Reasons to care about, abhor the executive order on immigration

Melinda Holmes

By Melinda Holmes

Guest Column

Last week, the country faced tremendous fallout from the Executive Order on Immigration, and its hasty implementation.

Yet, in our rural northern towns the chaos and bustle of airport terminals full of civil rights lawyers and activists can easily feel a world apart.

As an international relations expert with experience in the Middle East, I believe it is imperative that every American citizen consider deeply each unprecedented step the new administration is taking. In the case of the Executive Order, those steps lead down a dangerous path.

  1. The order will likely exacerbate the very security threat it purports to address.

The ban on all travel from seven Muslim-majority countries, and the suspension of all refugee resettlement, plays right into the narratives spewed by so-called Islamic State and other extremist groups which claim that the United States is at war with Islam and that Muslims cannot ever find peace, prosperity and acceptance in the West.

As one of my colleagues, who works with U.S. security agencies to counter IS propaganda online commented, “Three years of daily effort erased with a stroke of a pen.”

This order insults the people on the front lines of the real fight against extremism in those countries: average citizens who happen to be Muslim, Arab, or Persian. This order also reinforces the alienation of countless individuals and communities around the world, who see themselves more in those it rejects, than in this America. We have shuttered our house in a display of contempt and privilege that even the most avid Americanophiles — foreign youth raised on Hollywood movies to believe in the American Dream —cannot help but realize that it was never meant for them. Aspirations thwarted, it is the poverty of hope that drives radicalization not an empty wallet.

  1. This is, and isn’t, a Muslim Ban because identities are complicated.

While I cringe at use of the phrase “Muslim Ban” — it is conceptually imprecise and easily manipulated — there is a terrible truth in it that should disturb every person who believes the separation of Church and State is a vital American principle. The order includes a provision to prioritize Christian refugees and other religious minorities for resettlement.

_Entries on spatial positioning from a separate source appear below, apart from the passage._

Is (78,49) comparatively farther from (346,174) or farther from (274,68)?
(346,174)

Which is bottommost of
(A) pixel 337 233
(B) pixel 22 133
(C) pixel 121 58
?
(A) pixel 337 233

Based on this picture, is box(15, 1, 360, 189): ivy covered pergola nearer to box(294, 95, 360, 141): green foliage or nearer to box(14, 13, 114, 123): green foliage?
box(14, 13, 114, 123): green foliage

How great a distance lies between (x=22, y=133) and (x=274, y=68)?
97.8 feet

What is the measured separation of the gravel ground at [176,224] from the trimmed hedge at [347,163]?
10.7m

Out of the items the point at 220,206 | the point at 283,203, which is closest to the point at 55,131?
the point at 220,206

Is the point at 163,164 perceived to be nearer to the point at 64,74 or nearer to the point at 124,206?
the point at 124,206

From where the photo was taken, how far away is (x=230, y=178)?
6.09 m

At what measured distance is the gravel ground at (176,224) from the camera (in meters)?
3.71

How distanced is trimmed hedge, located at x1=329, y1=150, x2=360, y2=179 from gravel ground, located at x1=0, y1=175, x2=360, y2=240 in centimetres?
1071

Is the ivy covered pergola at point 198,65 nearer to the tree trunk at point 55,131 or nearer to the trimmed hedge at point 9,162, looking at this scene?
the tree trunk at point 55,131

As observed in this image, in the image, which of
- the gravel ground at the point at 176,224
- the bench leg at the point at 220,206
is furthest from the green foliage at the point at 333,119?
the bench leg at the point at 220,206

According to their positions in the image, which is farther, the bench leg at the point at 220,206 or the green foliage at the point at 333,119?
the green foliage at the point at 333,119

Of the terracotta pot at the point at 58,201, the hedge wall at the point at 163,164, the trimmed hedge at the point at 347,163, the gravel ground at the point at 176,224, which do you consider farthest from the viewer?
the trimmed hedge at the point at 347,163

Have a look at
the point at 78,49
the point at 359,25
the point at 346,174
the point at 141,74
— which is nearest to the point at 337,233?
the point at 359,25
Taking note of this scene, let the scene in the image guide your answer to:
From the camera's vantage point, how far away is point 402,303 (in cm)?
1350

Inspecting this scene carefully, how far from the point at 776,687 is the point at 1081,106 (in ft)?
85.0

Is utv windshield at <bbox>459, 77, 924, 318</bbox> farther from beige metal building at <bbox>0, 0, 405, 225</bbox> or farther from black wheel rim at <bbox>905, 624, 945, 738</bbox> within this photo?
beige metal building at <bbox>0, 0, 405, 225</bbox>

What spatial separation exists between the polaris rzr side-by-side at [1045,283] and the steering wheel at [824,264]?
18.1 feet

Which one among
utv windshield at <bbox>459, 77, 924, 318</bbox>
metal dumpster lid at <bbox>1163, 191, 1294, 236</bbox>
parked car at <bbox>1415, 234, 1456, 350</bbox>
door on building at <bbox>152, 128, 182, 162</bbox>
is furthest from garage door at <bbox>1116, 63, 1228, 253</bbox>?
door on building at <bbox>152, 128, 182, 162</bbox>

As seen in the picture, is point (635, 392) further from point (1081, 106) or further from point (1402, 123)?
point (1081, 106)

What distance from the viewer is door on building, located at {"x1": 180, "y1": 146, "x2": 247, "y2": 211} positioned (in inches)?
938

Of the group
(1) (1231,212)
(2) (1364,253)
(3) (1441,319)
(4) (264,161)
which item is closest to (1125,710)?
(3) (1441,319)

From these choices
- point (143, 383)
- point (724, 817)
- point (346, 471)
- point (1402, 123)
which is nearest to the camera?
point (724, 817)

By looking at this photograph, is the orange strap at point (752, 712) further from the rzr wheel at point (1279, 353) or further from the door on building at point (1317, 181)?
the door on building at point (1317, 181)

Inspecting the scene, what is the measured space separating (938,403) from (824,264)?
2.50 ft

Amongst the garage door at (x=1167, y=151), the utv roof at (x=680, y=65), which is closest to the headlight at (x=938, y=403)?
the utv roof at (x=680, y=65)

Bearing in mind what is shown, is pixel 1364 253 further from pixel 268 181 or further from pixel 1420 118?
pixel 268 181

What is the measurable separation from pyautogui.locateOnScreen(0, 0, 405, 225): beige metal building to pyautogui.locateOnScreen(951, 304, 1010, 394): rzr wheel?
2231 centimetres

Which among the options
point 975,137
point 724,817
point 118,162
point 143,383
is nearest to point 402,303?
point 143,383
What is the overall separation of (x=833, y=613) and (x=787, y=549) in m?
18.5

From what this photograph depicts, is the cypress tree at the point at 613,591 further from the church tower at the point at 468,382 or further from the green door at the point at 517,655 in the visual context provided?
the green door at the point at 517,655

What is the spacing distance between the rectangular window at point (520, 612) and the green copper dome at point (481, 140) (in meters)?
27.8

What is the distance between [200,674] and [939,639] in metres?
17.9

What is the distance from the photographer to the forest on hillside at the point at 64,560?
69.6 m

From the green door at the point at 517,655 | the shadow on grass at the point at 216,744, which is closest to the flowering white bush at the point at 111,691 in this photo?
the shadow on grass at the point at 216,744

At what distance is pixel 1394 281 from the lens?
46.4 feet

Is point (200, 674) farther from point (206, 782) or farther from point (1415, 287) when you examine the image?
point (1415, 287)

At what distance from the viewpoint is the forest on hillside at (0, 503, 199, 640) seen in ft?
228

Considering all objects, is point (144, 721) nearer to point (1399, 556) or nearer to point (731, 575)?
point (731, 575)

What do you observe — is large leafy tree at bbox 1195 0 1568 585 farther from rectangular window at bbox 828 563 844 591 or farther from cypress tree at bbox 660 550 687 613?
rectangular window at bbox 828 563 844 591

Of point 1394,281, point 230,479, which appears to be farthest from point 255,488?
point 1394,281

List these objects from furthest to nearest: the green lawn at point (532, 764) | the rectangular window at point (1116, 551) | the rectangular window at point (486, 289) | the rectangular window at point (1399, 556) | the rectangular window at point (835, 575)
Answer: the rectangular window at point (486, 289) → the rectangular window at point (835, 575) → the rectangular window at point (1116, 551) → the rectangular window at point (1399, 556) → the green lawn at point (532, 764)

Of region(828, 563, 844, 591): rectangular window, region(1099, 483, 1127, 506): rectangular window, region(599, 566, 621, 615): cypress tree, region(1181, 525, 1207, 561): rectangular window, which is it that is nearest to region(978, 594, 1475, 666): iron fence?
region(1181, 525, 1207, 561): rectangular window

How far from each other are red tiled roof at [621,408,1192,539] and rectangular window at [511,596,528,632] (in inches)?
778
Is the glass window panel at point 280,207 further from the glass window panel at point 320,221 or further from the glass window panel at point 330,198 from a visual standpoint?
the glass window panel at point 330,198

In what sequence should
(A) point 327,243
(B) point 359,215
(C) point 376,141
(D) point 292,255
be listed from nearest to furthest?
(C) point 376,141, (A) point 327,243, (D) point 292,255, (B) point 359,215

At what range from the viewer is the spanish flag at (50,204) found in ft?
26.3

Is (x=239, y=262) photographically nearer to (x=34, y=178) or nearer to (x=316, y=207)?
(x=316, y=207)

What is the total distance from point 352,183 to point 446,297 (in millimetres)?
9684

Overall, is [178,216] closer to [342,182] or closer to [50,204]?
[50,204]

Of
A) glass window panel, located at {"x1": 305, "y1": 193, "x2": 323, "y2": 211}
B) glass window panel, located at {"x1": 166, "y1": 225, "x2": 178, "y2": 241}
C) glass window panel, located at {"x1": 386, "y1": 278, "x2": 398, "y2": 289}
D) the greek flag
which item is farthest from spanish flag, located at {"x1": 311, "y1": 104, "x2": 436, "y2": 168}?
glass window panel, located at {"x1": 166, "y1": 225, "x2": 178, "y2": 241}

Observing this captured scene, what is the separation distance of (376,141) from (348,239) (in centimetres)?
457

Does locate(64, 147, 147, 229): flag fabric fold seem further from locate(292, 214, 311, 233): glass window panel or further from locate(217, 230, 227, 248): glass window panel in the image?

Recent estimates suggest that 70% of refugees in the world today are Muslim, and last year they made up slightly less, only 46% of those admitted to the United States. You can do the math. The seven banned countries are indeed Muslim-majority, however that’s only a part of the story for they also boast minority Christian, Yezidi, Zoroastrian, atheist, and Baha’i communities. They are Arab, Persian, Nubian, Berber, and Somali. They are peacemakers and activists, business people, students, and entrepreneurs. Reducing the identity of a person to their religion and basing our policies in that narrow reality is an affront to the freedom of religion we so cherish.

  1. American exceptionalism is grounded in innovation by the world’s best and brightest.

We pride ourselves on meritocracy and credit American innovation to it, yet with this order the participation of roughly 3% of the world’s population is stifled. By refusing visas for scientists and students, entrepreneurs and peacemakers, we push these people to invest their energies elsewhere or worse yet, give up. The one shared characteristic among the seven countries that stands them apart is that our policies — whether in the form of drone strikes in Yemen and Somalia, military operations in Libya, Syria and Iraq, or sanctions on Iran and Sudan — have eviscerated their domestic research and development capacities, making it nearly impossible for the society to support its creators and thinkers to do their important work at home.

  1. It’s more up close and personal than you think.

The Executive Order, whether you believe it benign in theory or not, was implemented in a most inhumane way, separating so suddenly children from parents, students from their studies, and people from their pets.

If this were 2015, before my husband was granted U.S. citizenship, the rumored addition of Egypt to the list of banned countries would be wreaking havoc on my psyche. My boss, a U.S. permanent resident and founder of a U.S. nonprofit organization with American daughters, must now cope with uncertainty as a dual national of the U.K. and Iran during her frequent international work travel for fear she not be able to return to her teenage children, pet turtle and houseplants.

This is not impersonal. It’s not happening to someone else, somewhere else. In fact, I would be willing to bet if you look at your life you will find some way this is impacting you or someone you know…the college friend of a nephew not returned from holiday abroad, the lecture cancelled, the Canadian colleague who was born further abroad.

Think about it, and then do something, because as the poem goes: if you do not speak out when they come for your neighbor, there will be no one left to speak when they come for you.

Melinda Holmes is a resident of Bridgton.